In February 2012, Quinn had begun participating in a bio-med project on medical innovations of this century. One challenge from Quinn’s group was anti-rejection and immunosuppressive drugs that can cause patients to become sick. Quinn’s team posed a powerful vision: “Wouldn’t it be great if we can get the body to accept transplanted organs without suppressing the immune system.” After his death, some of his classmates who stated during class that they didn’t want to be organ donors changed their minds.

“We were proud of Quinn when he was living, but we are even prouder of him now as he is continuing to impact others since his passing,” his parents stated. “He was able to donate his pancreas, liver and kidneys to three people, inspiring youth and adults alike to designate themselves as organ donors.”

3 thoughts on “At the Rose Parade, remembering a Life Scout whose legacy lives on in others

  1. So has his troop or local council nominated him for the “Spirit of the Eagle” award? If he had already started his Eagle project, it was already approved, and if he had the required merit badges and leadership, it might be possible to award him his Eagle posthumously.

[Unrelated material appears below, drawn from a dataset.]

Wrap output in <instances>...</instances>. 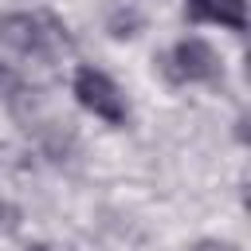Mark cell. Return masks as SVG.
<instances>
[{"instance_id": "1", "label": "cell", "mask_w": 251, "mask_h": 251, "mask_svg": "<svg viewBox=\"0 0 251 251\" xmlns=\"http://www.w3.org/2000/svg\"><path fill=\"white\" fill-rule=\"evenodd\" d=\"M0 43L20 51V55H31V59H55V55L75 47L67 24L55 20L51 12H8V16H0Z\"/></svg>"}, {"instance_id": "2", "label": "cell", "mask_w": 251, "mask_h": 251, "mask_svg": "<svg viewBox=\"0 0 251 251\" xmlns=\"http://www.w3.org/2000/svg\"><path fill=\"white\" fill-rule=\"evenodd\" d=\"M71 94H75V102L86 114L102 118L106 126H126V118H129V106H126L122 86L106 71H98V67H78L75 78H71Z\"/></svg>"}, {"instance_id": "3", "label": "cell", "mask_w": 251, "mask_h": 251, "mask_svg": "<svg viewBox=\"0 0 251 251\" xmlns=\"http://www.w3.org/2000/svg\"><path fill=\"white\" fill-rule=\"evenodd\" d=\"M169 71L180 82H216L224 78V59L208 39H180L169 55Z\"/></svg>"}, {"instance_id": "4", "label": "cell", "mask_w": 251, "mask_h": 251, "mask_svg": "<svg viewBox=\"0 0 251 251\" xmlns=\"http://www.w3.org/2000/svg\"><path fill=\"white\" fill-rule=\"evenodd\" d=\"M184 12L196 24H220L231 31H247V0H184Z\"/></svg>"}, {"instance_id": "5", "label": "cell", "mask_w": 251, "mask_h": 251, "mask_svg": "<svg viewBox=\"0 0 251 251\" xmlns=\"http://www.w3.org/2000/svg\"><path fill=\"white\" fill-rule=\"evenodd\" d=\"M16 224H20V208L8 204V200H0V235H8Z\"/></svg>"}, {"instance_id": "6", "label": "cell", "mask_w": 251, "mask_h": 251, "mask_svg": "<svg viewBox=\"0 0 251 251\" xmlns=\"http://www.w3.org/2000/svg\"><path fill=\"white\" fill-rule=\"evenodd\" d=\"M192 251H239L235 243H227V239H200Z\"/></svg>"}, {"instance_id": "7", "label": "cell", "mask_w": 251, "mask_h": 251, "mask_svg": "<svg viewBox=\"0 0 251 251\" xmlns=\"http://www.w3.org/2000/svg\"><path fill=\"white\" fill-rule=\"evenodd\" d=\"M24 251H51V247H47V243H27Z\"/></svg>"}]
</instances>
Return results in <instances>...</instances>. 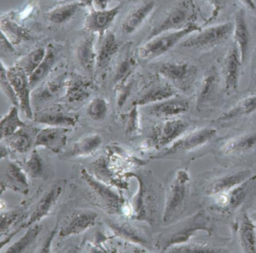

    • Yes, Mike, thanks for the ideas. Quinn did receive the Spirit of the Eagle recognition. Quinn has also been awarded his Eagle Scout as he had completed all the requirements and was well underway with his project. His Troop stepped up and finished the project he started. There was an Eagle Board of Review and all his records were verified and Quinn is recognized as an Eagle. Quinn, having shown significant leadership in his Eagle project up until his sudden passing, does qualify as meeting the project requirements. Quinn was a remarkable young man who touched many lives.

      • Thanks for the update! I’m glad he and his family received the recognition from Scouting that Quinn so richly deserved.

        I keep reminding Scouts preparing their Service Project plans that it should stand alone, so that if something unfortunate happens, the rest of the troop can step up and carry out the project.